Question

Calculate the mass of the compound $(\text{molar mass} = 256 g/mol)$ to be dissolved in $75g$ of benzene to lower its freezing point by $0.48K$ $\left ( K_{f}= 5.12 K kg/mol \right )$

Answer 1

Hint: We can use Henry’s law to formulate the formula required for the given question which is given as follows
\[\Delta {{T}_{f}}={{K}_{f}}m\]
Where, \[\Delta {{T}_{f}}\] is the change in the freezing point, \[{{K}_{f}}\] is the freezing constant and \[m\]is the molality of the solution in consideration.

Step by step answer:
Let W g of compound is to be dissolved in the benzene.
Number of moles of compound will be given by the following formula
$n=\dfrac{mass}{\text{molar mass}}$

\[n=\dfrac{W}{256}\]​

Mass of benzene will be = $75 g$ \[=\dfrac{75}{1000}​kg\] = $0.075 kg$
Now we can calculate molality of the solution, $m=\dfrac{moles}{\text{mass of solvent}}$

\[m=\dfrac{W}{256\times 0.075}\]​= $19.2W ​molal$

The depression in the freezing point, \[\Delta {{T}_{f}}\] ​ = $0.48K$
The depression in the freezing point constant = \[{{K}_{f}}\]​= $5.12 Kg/mol$
\[\Delta {{T}_{f}}={{K}_{f}}m\]

Now, substituting these values in the given formula we get,
\[0.48=5.12\times \dfrac{W}{19.6}\]
\[W=\dfrac{0.48\times 19.2}{5.12}=1.8\]

Hence the correct answer is that $1.8 g$ of solute is to be dissolved.

Additional information:
Henry's law is defined as the gas laws formulated by William Henry in 1803 and it states that at a constant temperature, the amount of a given gas that dissolves in a given type and volume of liquid is directly proportional to the partial pressure of that gas in equilibrium with that liquid.

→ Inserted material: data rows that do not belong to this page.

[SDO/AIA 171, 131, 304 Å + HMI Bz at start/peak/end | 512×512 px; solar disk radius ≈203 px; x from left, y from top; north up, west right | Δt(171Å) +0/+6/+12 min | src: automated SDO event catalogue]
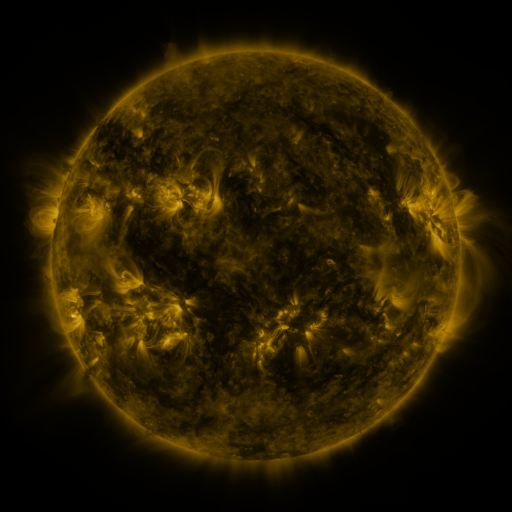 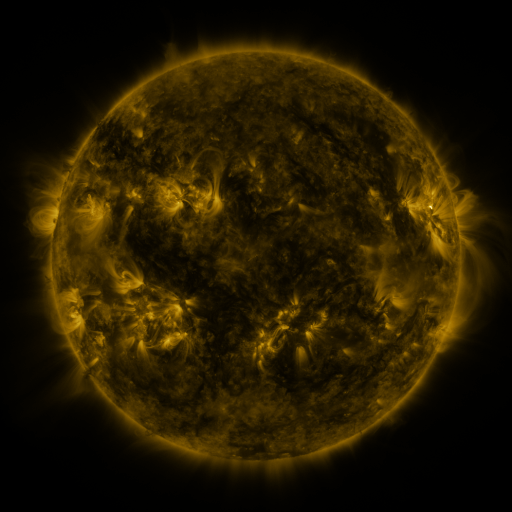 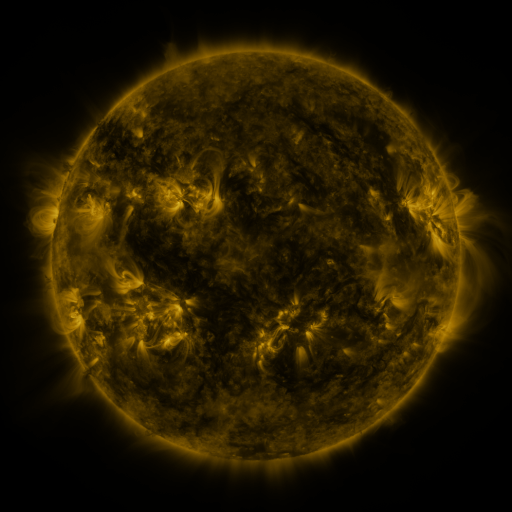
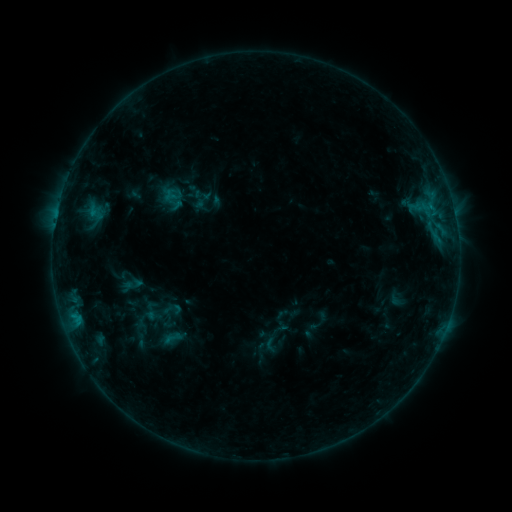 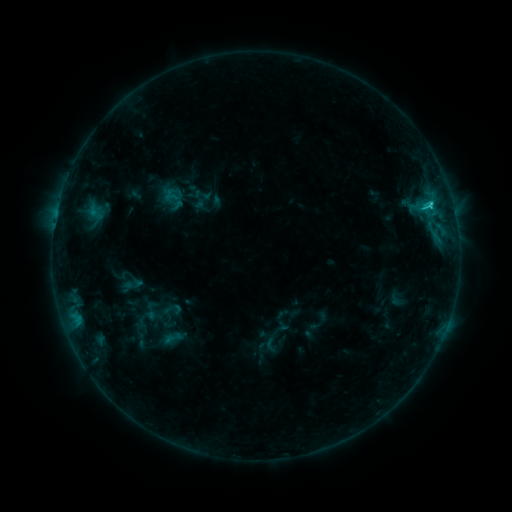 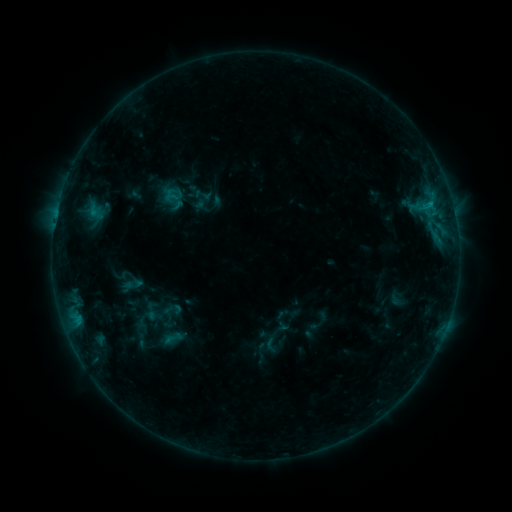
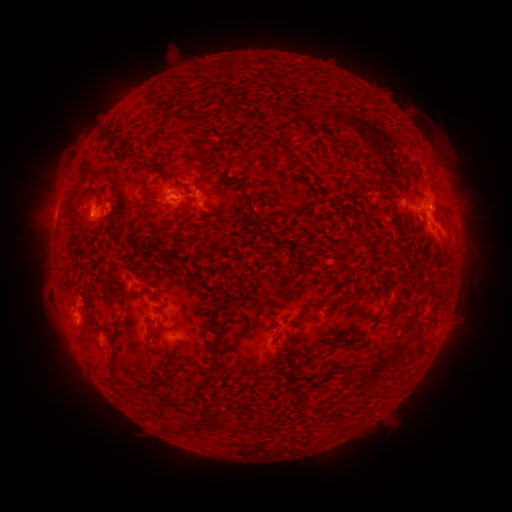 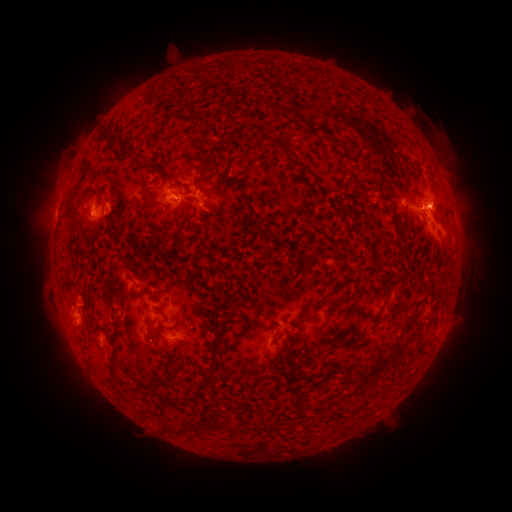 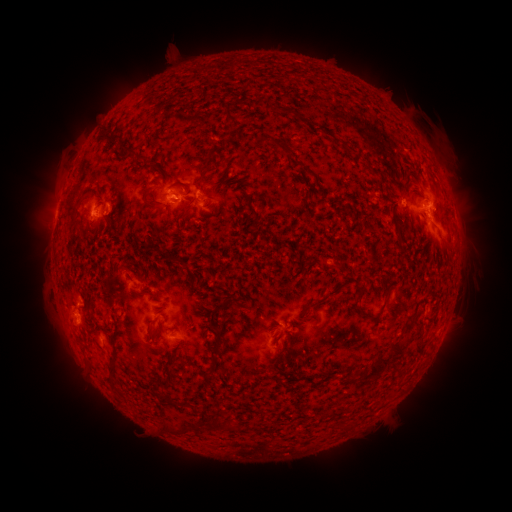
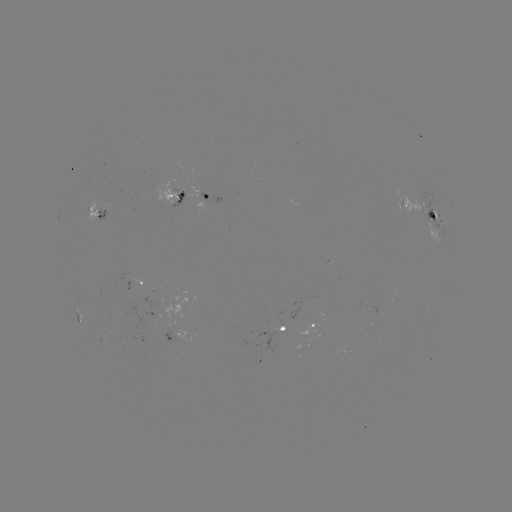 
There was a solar flare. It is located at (430, 209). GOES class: C3.0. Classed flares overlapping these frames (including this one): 1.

We can write it mathematically by stating the law is that the solubility of a gas in a liquid is directly proportional to the partial pressure of the gas above the liquid:
$C$ = $k[P_{gas}]$

Where, $C$ is the solubility of a gas at a fixed temperature in a particular solvent, $k$ is Henry's law constant and $[P_{gas}]$ is the partial pressure of the gas

Note: Freezing point can be defined as the temperature at which a liquid changes to a solid. The freezing point is lower than the melting point in the case of mixtures.